In my spark application I would like to do operations on a dataframe in a loop and write the result to hdfs. 在我的spark应用程序中,我想对一个数据帧进行循环操作,并将结果写入hdfs。

pseudocode: 伪代码:

var df = emptyDataframe
for n = 1 to 200000{
  someDf=read(n)
  df = df.mergeWith(somedf)
}
df.writetohdfs

In the above example I get good results when "mergeWith" does a unionAll. 在上面的示例中,当“ mergeWith”执行unionAll时,我会获得良好的结果。

However, when in "mergeWith" I do a (simple) join, the job gets really slow (>1h with 2 executors with 4 cores each) and never finishes (job aborts itself). 但是,当我在“ mergeWith”中执行一个(简单的)连接时,该工作会变得非常缓慢(> 1h,且每个执行程序有2个执行器,每个执行器具有4个内核),并且永远不会完成(作业会中止自身)。

In my scenario I throw in ~50 iterations with files that just contain ~1mb of text data. 在我的场景中,我使用仅包含约1mb文本数据的文件进行了约50次迭代。

Because order of merges is important in my case, I'm suspecting this is due to the DAG generation, causing the whole thing to be run at the moment I store away the data. 因为在我的情况下合并顺序很重要,所以我怀疑这是由于DAG的产生,导致整个过程在存储数据的那一刻就可以运行了。

Right now I'm attempting to use a .persist on the merged data frame but that also seems to go rather slowly. 现在,我正在尝试在合并的数据帧上使用.persist,但这似乎也很慢。

EDIT: 编辑:

As the job was running i noticed (even though I did a count and .persist) the dataframe in memory didn't look like a static dataframe. 当作业正在运行时,我注意到(即使我进行了计数和.persist),内存中的数据帧看起来也不像静态数据帧。 It looked like a stringed together path to all the merges it had been doing, effectively slowing down the job linearly. 看起来像是一条通往所有合并的串连路径,有效地线性降低了工作速度。

Am I right to assume the var df is the culprit of this? 我是否可以假设var df是造成这种情况的罪魁祸首?

螺旋式失控

breakdown of the issue as I see it: 我看到的问题的细分:

dfA = empty
dfC = dfA.increment(dfB)
dfD = dfC.increment(dfN)....

When I would expect DF' AC and D are object, spark things differently and does not care if I persist or repartition or not. 当我期望DF'AC和D是对象时,以不同的方式发出火花,并且不在乎我是否坚持或重新分区。 to Spark it looks like this: 火花看起来像这样:

dfA = empty
dfC = dfA incremented with df B
dfD = ((dfA incremented with df B) incremented with dfN)....

Update2 UPDATE2

To get rid of the persisting not working on DF's I could "break" the lineage when converting the DF to and RDD and back again. 为了摆脱持续无法使用DF的问题,我可以在将DF转换为RDD并再次转换回DF时“破坏”谱系。 This has a little bit of an overhead but an acceptable one (job finishes in minutes rather than hours/never) I'll run some more tests on the persisting and formulate an answer in the form of a workaround. 这有一点点开销,但可以接受(工作在几分钟内完成,而不是数小时/从不完成)。
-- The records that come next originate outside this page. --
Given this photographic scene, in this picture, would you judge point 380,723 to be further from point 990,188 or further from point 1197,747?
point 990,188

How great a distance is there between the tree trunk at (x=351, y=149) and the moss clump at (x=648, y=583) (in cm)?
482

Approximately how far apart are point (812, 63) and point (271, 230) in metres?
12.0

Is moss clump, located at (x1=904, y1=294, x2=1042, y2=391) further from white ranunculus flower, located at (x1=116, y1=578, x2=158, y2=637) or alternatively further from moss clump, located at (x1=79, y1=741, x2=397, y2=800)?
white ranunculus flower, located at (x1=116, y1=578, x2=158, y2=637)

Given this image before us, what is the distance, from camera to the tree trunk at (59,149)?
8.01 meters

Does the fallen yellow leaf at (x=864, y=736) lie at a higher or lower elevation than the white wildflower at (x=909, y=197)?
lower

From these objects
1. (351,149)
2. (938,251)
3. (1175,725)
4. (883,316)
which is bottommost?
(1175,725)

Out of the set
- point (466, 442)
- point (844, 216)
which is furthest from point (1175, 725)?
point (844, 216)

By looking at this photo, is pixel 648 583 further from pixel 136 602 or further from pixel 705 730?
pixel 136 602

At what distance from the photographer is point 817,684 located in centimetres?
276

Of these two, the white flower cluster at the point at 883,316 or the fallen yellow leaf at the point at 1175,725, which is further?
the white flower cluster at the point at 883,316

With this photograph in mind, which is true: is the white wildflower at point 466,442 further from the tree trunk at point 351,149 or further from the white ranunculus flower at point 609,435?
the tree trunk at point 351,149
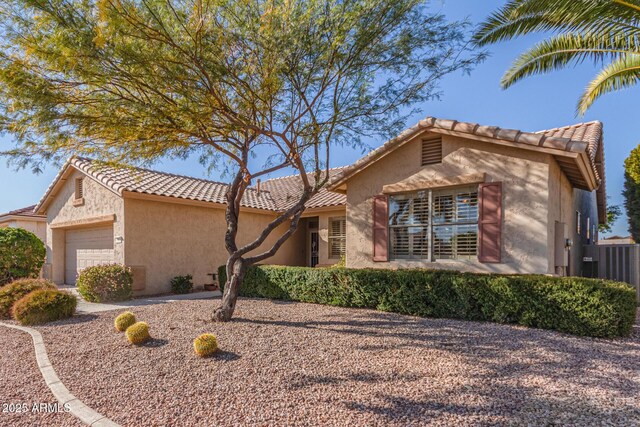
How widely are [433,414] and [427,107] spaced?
7.46 metres

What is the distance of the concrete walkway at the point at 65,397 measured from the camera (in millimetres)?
4184

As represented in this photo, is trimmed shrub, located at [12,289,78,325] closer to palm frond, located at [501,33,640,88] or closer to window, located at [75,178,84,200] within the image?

我将对持久性进行更多测试,并以变通办法的形式提出答案。

Result: This only seems to fix these issues on the surface. 结果:这似乎只能解决这些问题。 In reality I'm back at square one and get OOM exceptions java.lang.OutOfMemoryError: GC overhead limit exceeded 实际上,我回到第一个方格并获得OOM异常java.lang.OutOfMemoryError: GC overhead limit exceeded

If you have code like this: 如果您有这样的代码:

var df = sc.parallelize(Seq(1)).toDF()

for(i<- 1 to 200000) {
  val df_add = sc.parallelize(Seq(i)).toDF()
  df = df.unionAll(df_add)
}

Then df will have 400000 partitions afterwards, which makes the following actions inefficient (because you have 1 tasks for each partition). 然后df之后将有400000个分区,这会使以下操作效率低下(因为每个分区有1个任务)。
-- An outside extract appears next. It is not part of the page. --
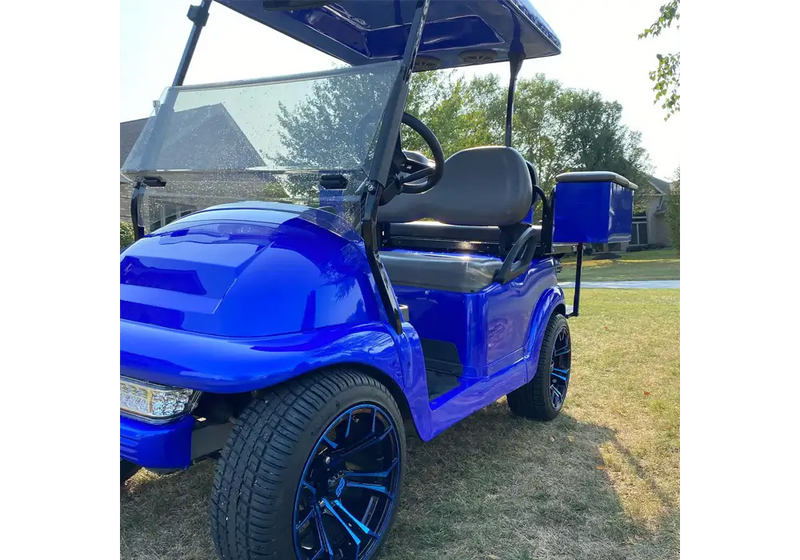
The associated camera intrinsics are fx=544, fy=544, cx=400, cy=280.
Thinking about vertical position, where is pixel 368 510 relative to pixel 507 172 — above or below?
below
Try to reduce the number of partitions to eg 200 before persisiting the dataframe (using eg df.coalesce(200).write.saveAsTable(....) ) 尝试在保留数据帧之前将分区数减少到200个(例如使用df.coalesce(200).write.saveAsTable(....)

So the following is what I ended up using. 因此,以下是我最终使用的内容。 It's performant enough for my usecase, it works and does not need persisting. 对于我的用例来说,它足够高效,可以正常工作,不需要持久化。

It is very much a workaround rather than a fix. 不能不说是一个解决办法,而不是修复。

val mutableBufferArray = ArrayBuffer[DataFrame]()
mutableBufferArray.append(hiveContext.emptyDataframe())

for loop {

              val interm = mergeDataFrame(df, mutableBufferArray.last)
              val intermSchema = interm.schema
              val intermRDD = interm.rdd.repartition(8)


              mutableBufferArray.append(hiveContext.createDataFrame(intermRDD, intermSchema))
              mutableBufferArray.remove(0)

}

This is how I wrestle tungsten into compliance. 这是我的搏斗钨到合规性。 By going from a DF to an RDD and back I end up with a real object rather than a whole tungsten generated process pipe from front to back. 从DF到RDD,然后返回,最终得到的是真实的物体,而不是整个钨产生的从前到后的工艺管。

In my code I iterate a few times before writing out to disk (50-150 iterations seem to work best). 在我的代码中,我迭代了几次,然后再写到磁盘上(50-150次迭代似乎效果最好)。 That's where I clear out the bufferArray again to start over fresh. 那是我再次清除bufferArray以重新开始的地方。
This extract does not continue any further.